Le politiche di differenziazione sono un elemento importante delle attuali dinamiche del settore agroalimentare. Da un lato esse offrono nuove opportunità agli agricoltori, specie per quei produttori capaci di specializzarsi in mercati di nicchia ad elevata redditività. Dall’altro lato esse sono indissolubilmente legate all’esercizio di potere di mercato, con la produzione quindi di effetti negativi in termini di benessere.
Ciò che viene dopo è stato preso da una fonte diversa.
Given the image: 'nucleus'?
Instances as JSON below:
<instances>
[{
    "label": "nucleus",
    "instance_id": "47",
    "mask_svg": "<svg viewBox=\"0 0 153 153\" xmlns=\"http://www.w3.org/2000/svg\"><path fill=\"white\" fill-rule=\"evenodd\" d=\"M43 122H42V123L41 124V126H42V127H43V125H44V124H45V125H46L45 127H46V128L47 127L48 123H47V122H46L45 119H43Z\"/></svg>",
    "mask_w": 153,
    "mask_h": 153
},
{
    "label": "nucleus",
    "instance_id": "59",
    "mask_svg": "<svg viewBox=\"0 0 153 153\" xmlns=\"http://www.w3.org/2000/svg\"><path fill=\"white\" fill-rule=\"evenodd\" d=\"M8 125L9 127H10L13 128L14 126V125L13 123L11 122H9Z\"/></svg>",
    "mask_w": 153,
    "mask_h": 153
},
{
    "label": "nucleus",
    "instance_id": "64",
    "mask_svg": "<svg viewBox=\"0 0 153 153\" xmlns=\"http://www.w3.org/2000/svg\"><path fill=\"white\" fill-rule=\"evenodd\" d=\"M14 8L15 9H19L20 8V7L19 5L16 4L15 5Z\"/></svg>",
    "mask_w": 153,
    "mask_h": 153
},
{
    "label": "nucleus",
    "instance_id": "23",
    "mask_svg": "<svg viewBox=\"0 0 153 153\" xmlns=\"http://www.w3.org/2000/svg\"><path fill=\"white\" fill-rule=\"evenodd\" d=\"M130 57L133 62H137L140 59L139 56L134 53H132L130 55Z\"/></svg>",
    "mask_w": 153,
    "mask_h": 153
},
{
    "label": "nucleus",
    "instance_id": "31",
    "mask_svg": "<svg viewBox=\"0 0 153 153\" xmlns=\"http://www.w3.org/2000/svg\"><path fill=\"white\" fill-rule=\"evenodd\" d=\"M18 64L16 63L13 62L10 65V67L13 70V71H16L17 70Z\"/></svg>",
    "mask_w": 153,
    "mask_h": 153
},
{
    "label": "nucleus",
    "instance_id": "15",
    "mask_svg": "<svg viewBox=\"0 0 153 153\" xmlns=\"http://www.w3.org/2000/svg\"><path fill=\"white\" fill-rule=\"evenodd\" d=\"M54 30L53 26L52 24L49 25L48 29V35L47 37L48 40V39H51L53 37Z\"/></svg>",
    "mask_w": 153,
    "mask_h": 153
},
Inoltre la forte asimmetria di potere contrattuale nei rapporti di fornitura fa sì che gli extraprofitti generati da tali politiche vadano a vantaggio quasi esclusivo dell’attore più forte, vale a dire il grande dettaglio organizzato. Nel settore dell’ortofrutta fresca le politiche di differenziazione rappresentano una opportunità per gli agricoltori, ma a condizione che questi riescano a mitigare il forte potere contrattuale degli acquirenti.
In Italia la GDO controlla il 60% delle vendite di ortofrutta fresca. Finora essa ha promosso un processo di modernizzazione dell’offerta agricola a livello sia della produzione che dell’organizzazione delle vendite. Produzioni di elevata qualità, certificazioni, costituzione di associazioni e cooperative, rinnovamento varietale, meccanizzazione, politiche di marca, sono tutte azioni intraprese dagli agricoltori in risposta alle pressioni della GDO. Tuttavia un eccessivo uso del proprio potere contrattuale da parte di quest’ultima potrebbe comprimere a tal punto i redditi degli agricoltori da frenare il processo di rinnovamento in corso ed indebolire l’ortofrutticultura italiana nei confronti dei propri competitors internazionali.

Riferimenti bibliografici

  • Ellickson, P.B. (2004), “Supermarkets as Natural Oligopolies”, Working paper. Duke University
  • Shaked, A., Sutton J. (1983), “Natural Oligopolies”, Econometrica, 51: 1469-83.
  • Sodano V., Hingley M. (2007). “Channel Management and differentiation strategies: A case study from the market for fresh produce” Contributed Paper presented at the 105th EAAE Seminar ‘International Marketing and International Trade of Quality Food Products’, Bologna, Italy, March 8-10, 2007.